12 de Junho: como a luta contra as violações de direitos poderia ter salvado a vida do menino Miguel?

 

As lacunas da rede de proteção à criança neste Dia Mundial da Luta contra o Trabalho Infantil.

por Anna Luiza Calixto

Nos mais diversos espectros da violência, meninos e meninas brasileiros têm sua mão de obra explorada na cadeia produtiva da atividade laboral precoce e, no entanto, o público infantojuvenil não é estimulado a fazer parte das articulações do sistema de garantia de direitos pela erradicação desta violação. Neste 12 de Junho, celebraremos o Dia Mundial da Luta contra o Trabalho Infantil enquanto 2.7 milhões de meninos e meninas brasileiras têm sua mão de obra explorada por um sistema perverso de necroliberalismo que só se preocupa com a produtividade.
Em quase doze anos de trajetória como ativista, seria bastante aprazível poder dizer que, ao combatermos o trabalho infantil, lutamos apenas contra uma violência (como se fosse possível usar a palavra apenas antes de outra como violência). Mas esta não é a (dura) realidade que enfrentamos diretamente em nossas articulações com ações estratégicas pelo fim à atividade laboral precoce.
Ao lutar contra o trabalho infantil, na verdade, caminhamos também contra um discurso de ódio e uma cultura adultocêntrica que não compreende a real importância da prioridade absoluta que devemos à infância brasileira como forma de restabelecer os seus direitos, violados historicamente.
Em sua expressiva maioria, as crianças nunca tinham ouvido a respeito da possibilidade de sua participação como ferramenta no combate ao trabalho infantil; de serem ouvidas na construção de políticas públicas pautadas na infância ou sobre vários dos canais de denúncia que apresentamos a elas.
Afinal, estamos prontos ou não para a luta contra o trabalho infantil? Até onde vai a percepção da infância como um estado transitório de vir a ser adulto? O futuro de uma nação que nos espera crescer para compreender o peso de nossas vozes, a importância de cada uma delas?
Para lembrar as vidas de crianças como Miguel, mutiladas e ceifadas pelas classes dominantes e pelo Estado opressor, a cada palestra do Projeto Os Cinco Passos, lemos juntos, todos e todas, os nomes e idades de cada menino e menina brasileira que perdemos para tamanha perversidade. Dia após dia, a lista se tornava maior e mais dolorosa. Passou da hora de escrevermos nela um ponto final.
Uma criança de cinco anos procurando por sua mãe. Miguel não era uma criança trabalhadora precoce, mas foi vítima da opressão de um sistema que interpreta a atividade de empregadas domésticas como essencial mesmo em meio a uma pandemia. Não há nada que eu possa dizer ou escrever, nada será suficiente. Este é o retrato mais cru, pintado a sangue, de uma sociedade adultocêntrica alicerçada na supremacia branca genocida, cujas crises sempre caem no colo do mais vulnerável. Miguel caiu.

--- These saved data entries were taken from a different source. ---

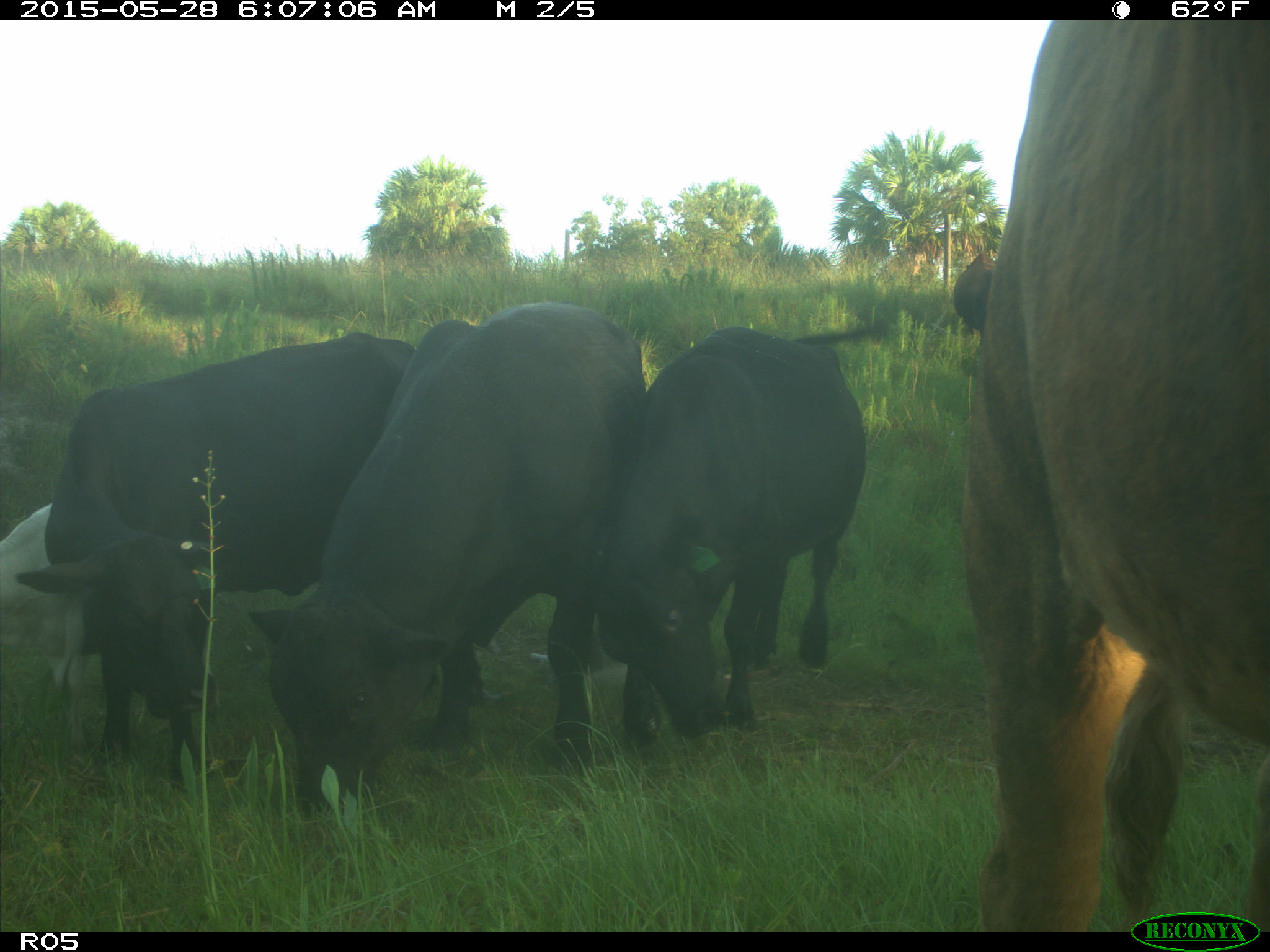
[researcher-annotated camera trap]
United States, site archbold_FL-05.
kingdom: Animalia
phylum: Chordata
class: Mammalia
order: Artiodactyla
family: Bovidae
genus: Bos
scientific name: Bos taurus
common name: domestic cow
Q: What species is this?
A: Bos taurus (domestic cow).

Nós, rede de proteção, não estávamos lá pra sustentar sua queda e apontar o caminho para sua mãe – que não estava no nono andar de um prédio luxuoso. A vida do Miguel não cabe em nenhuma lista e também não vai caber aqui. A vida do Miguel não vale vinte mil reais e uma manchete de jornal.
Não podemos mudar de assunto. O extermínio da infância, adolescência e juventude preta e periférica no Brasil deve estar na ordem do dia de todos os dias. Deve ser pauta de políticas públicas, para além de hashtags. Deve ser denunciado e erradicado. Miguel estaria vivo se não fosse o filho da empregada doméstica. E como sua mãe denunciou: se o oposto se fizesse verdade, ela não teria direito à fiança.

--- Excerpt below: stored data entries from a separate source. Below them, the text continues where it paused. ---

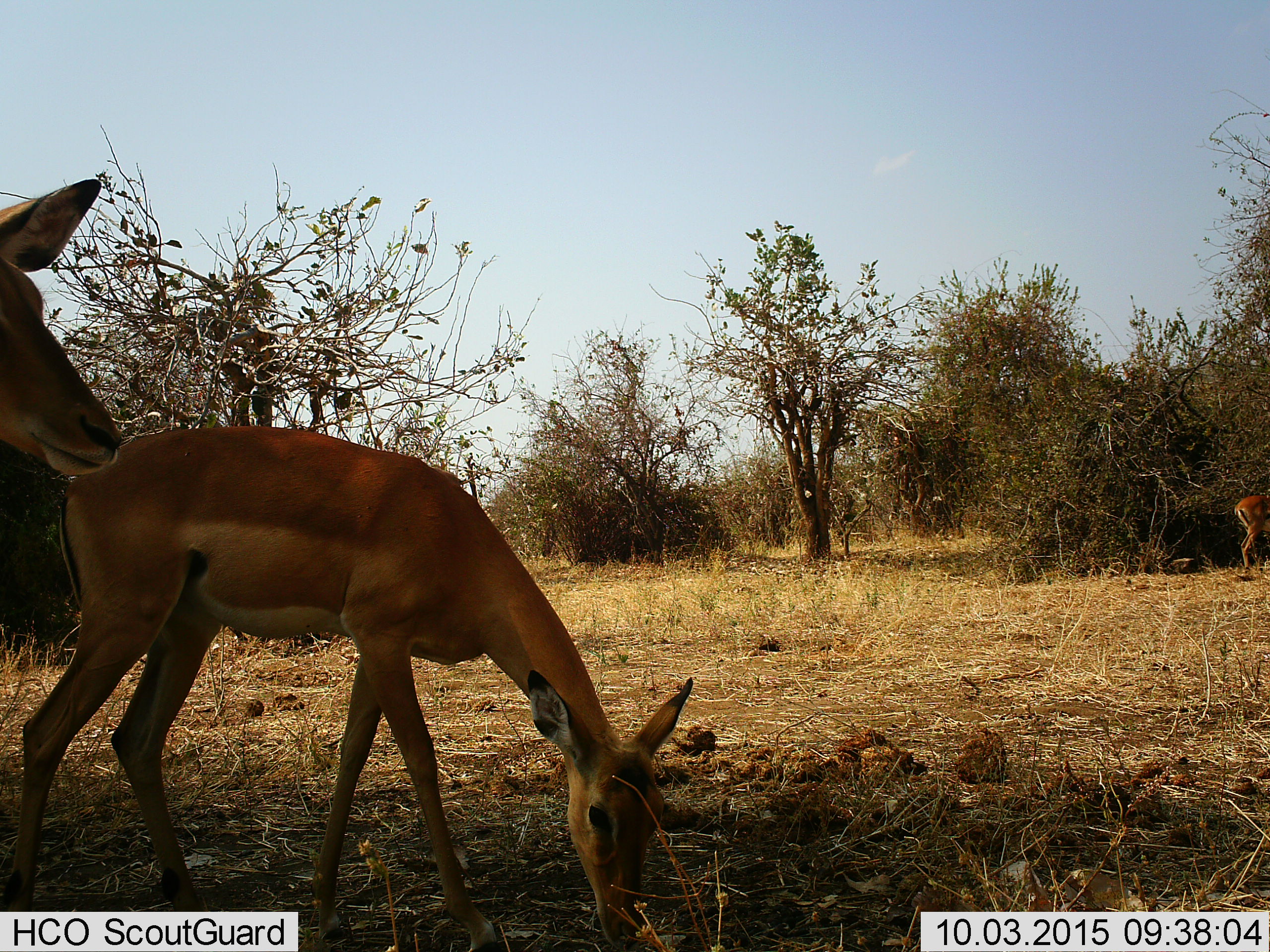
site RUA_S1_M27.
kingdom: Animalia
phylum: Chordata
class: Mammalia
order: Artiodactyla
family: Bovidae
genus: Aepyceros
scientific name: Aepyceros melampus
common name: impala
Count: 3.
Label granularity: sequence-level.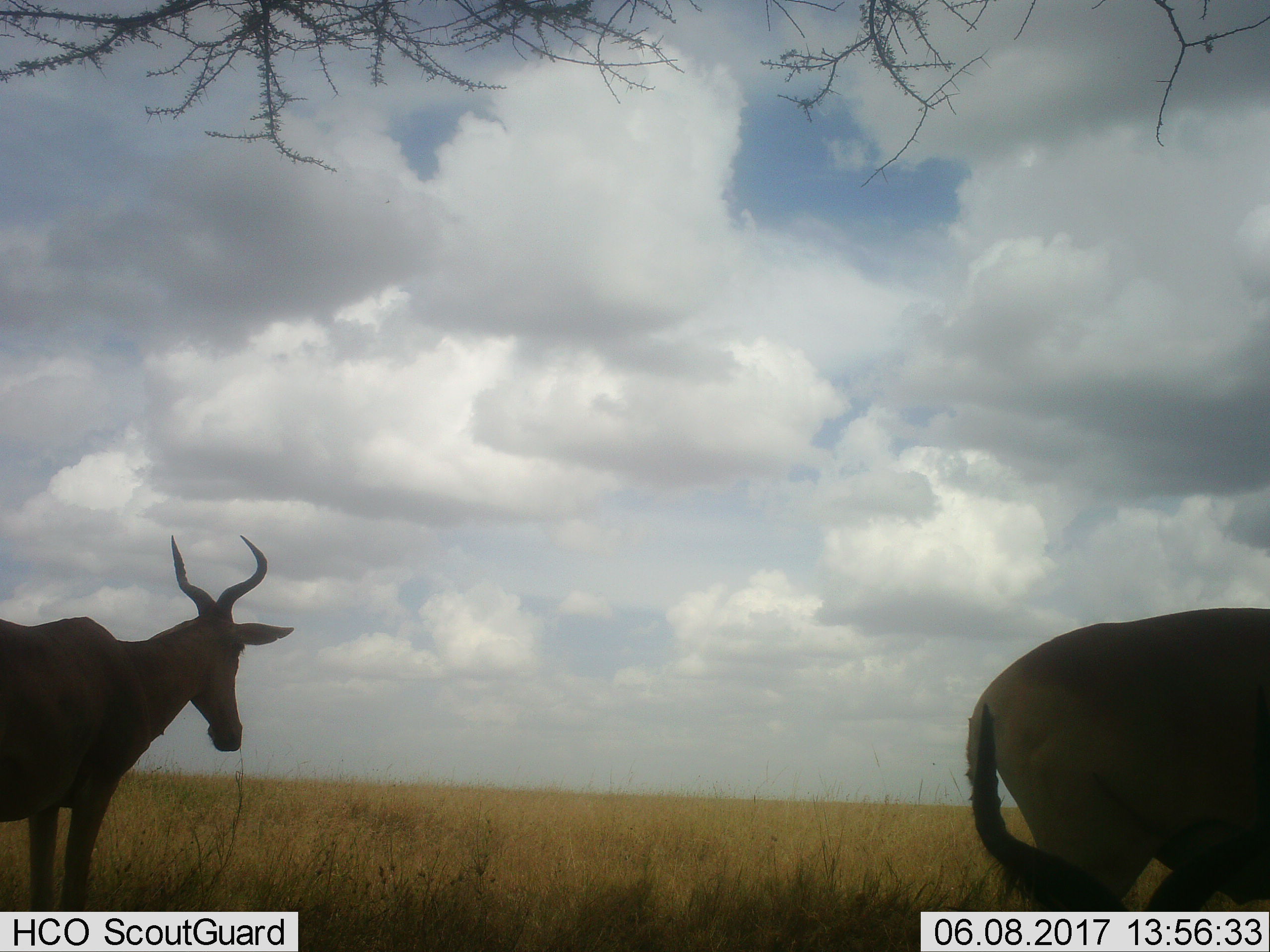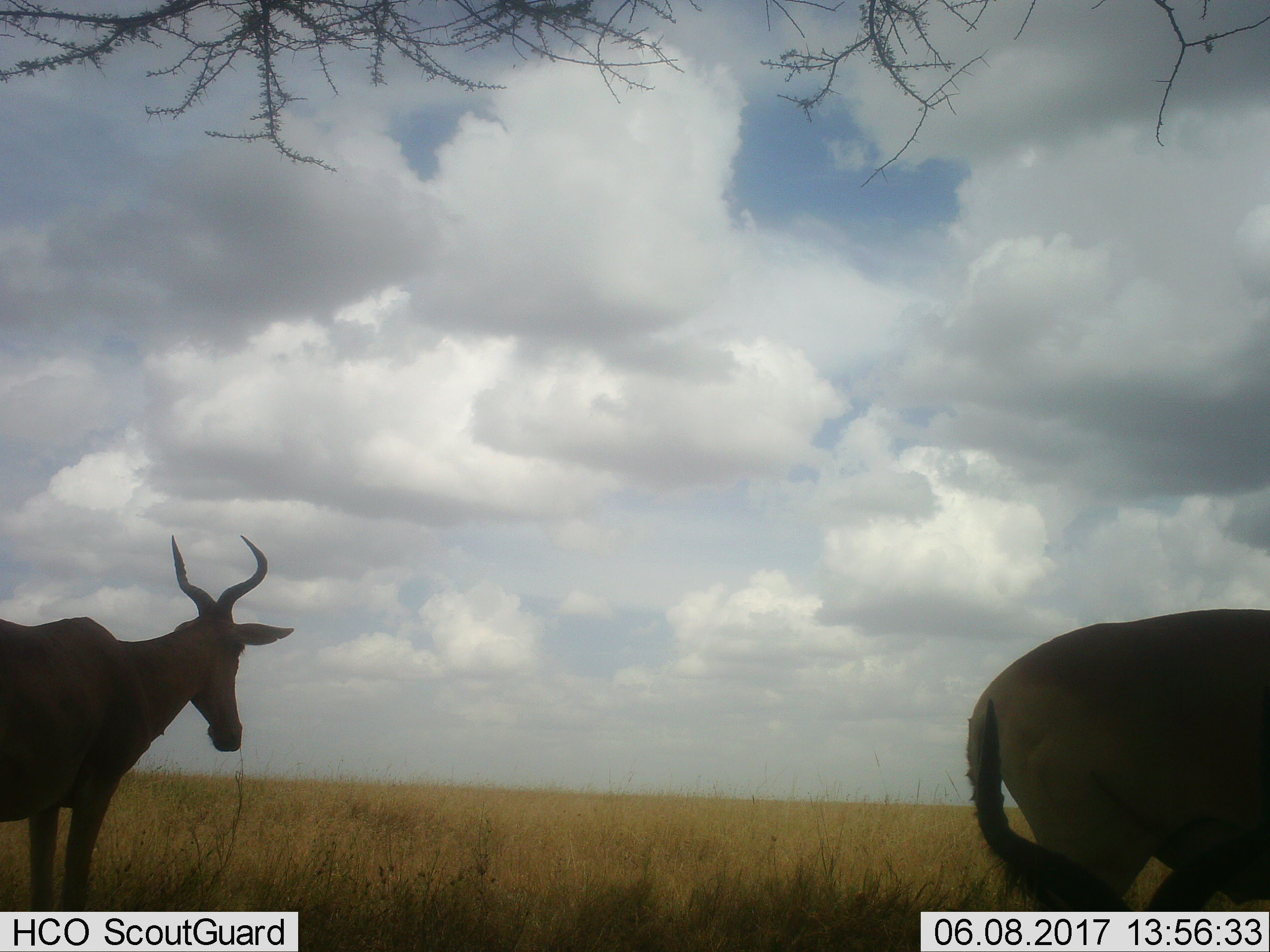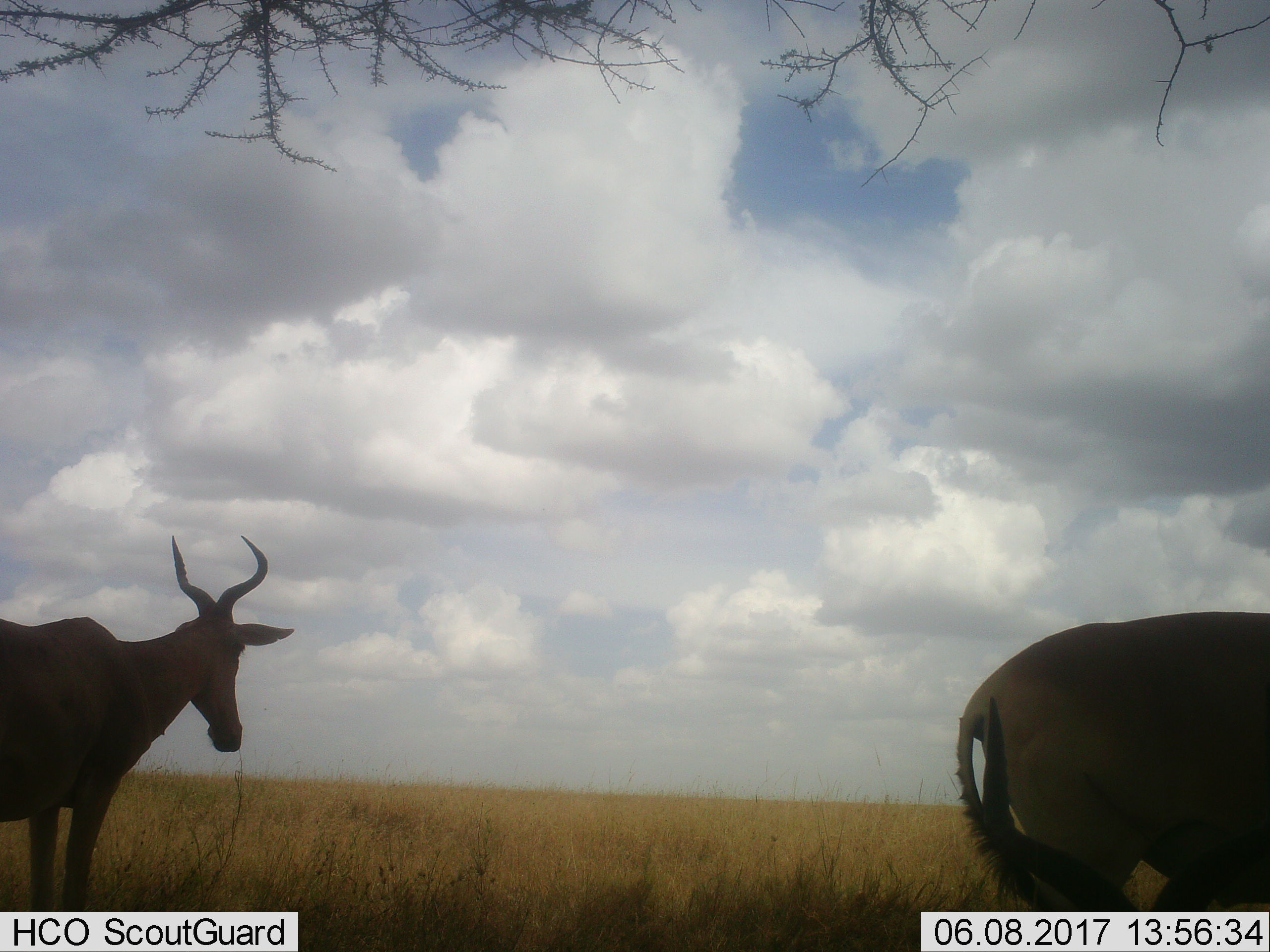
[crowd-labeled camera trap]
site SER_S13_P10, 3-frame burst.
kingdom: Animalia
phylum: Chordata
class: Mammalia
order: Artiodactyla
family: Bovidae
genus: Alcelaphus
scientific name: Alcelaphus buselaphus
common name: hartebeest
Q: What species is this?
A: Hartebeest (Alcelaphus buselaphus).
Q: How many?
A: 2.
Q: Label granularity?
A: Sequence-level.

Também não caberá aqui a dor desta mãe. Oprimida por um sistema necroliberal que entende o seu serviço mal remunerado como essencial e a expõe à vulnerabilidade de sua saúde e ao potencial risco, como ficou provado, do bem estar do Miguel, de sua vida.
Toda criança é nossa criança. Cada uma das que perdemos. Miguel caiu das nossas mãos, hoje manchadas de sangue. Nosso discurso sobre a prioridade absoluta não impediu a patroa que fazia as unhas de colocar uma criança de cinco anos sozinha em um elevador e apertar o botão para o andar mais alto. A doutrina da proteção integral não salvou Miguel. Precisamos salvar.

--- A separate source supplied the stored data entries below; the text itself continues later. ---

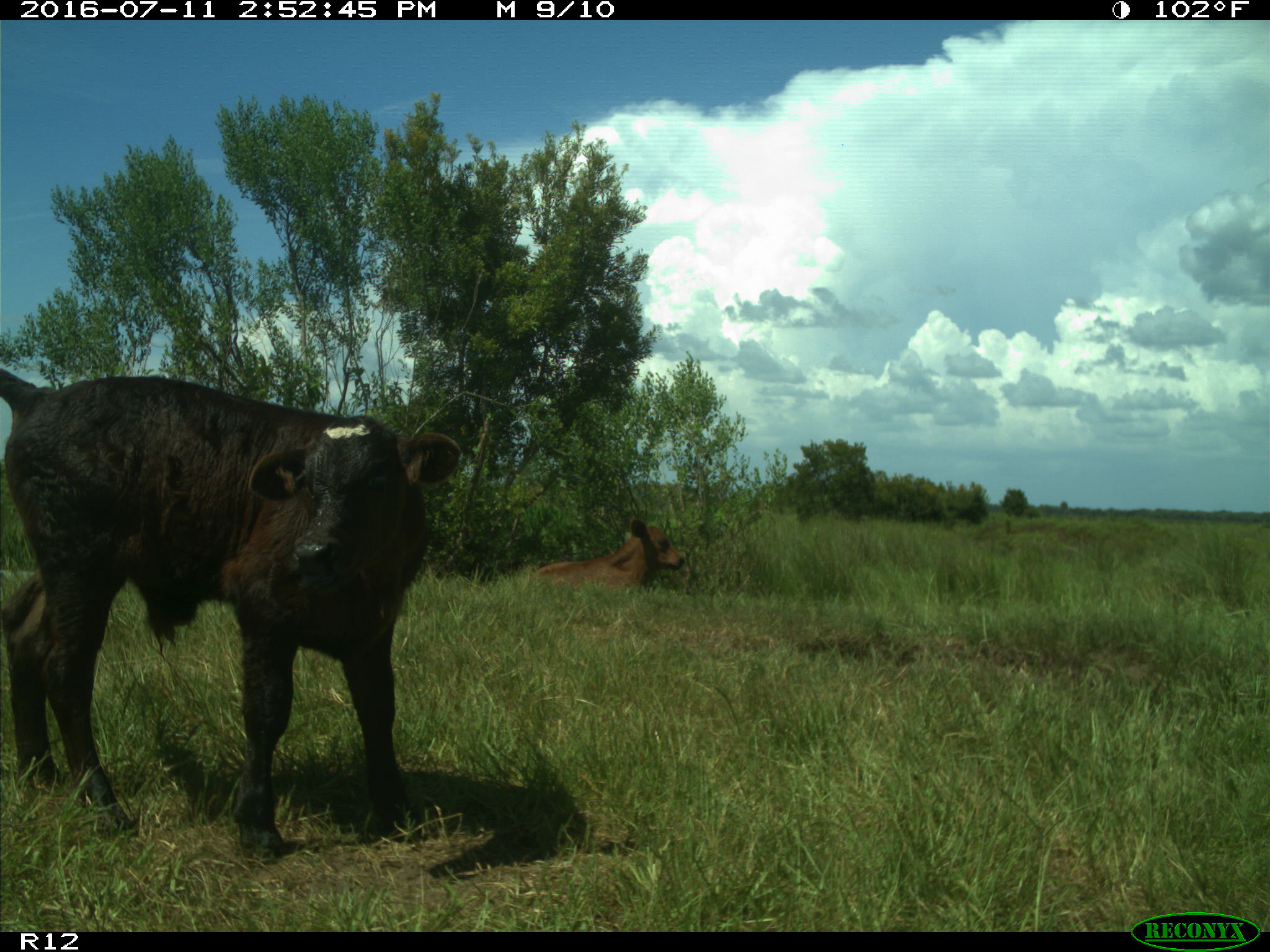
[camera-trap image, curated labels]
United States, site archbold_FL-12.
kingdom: Animalia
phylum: Chordata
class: Mammalia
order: Artiodactyla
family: Bovidae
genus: Bos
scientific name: Bos taurus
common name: domestic cow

A criança brasileira nos convida a fazer jus ao símbolo internacional – concebido em território brasileiro – da luta contra o trabalho infantil: o catavento, em sua sinergia, o movimento, a mistura de cores e o constante olhar para o centro, ponto que une as cinco hélices. Quem une as nossas trajetórias de luta – o nosso ponto, o que dá sentido à dura e diária caminhada – são nossas crianças e adolescentes.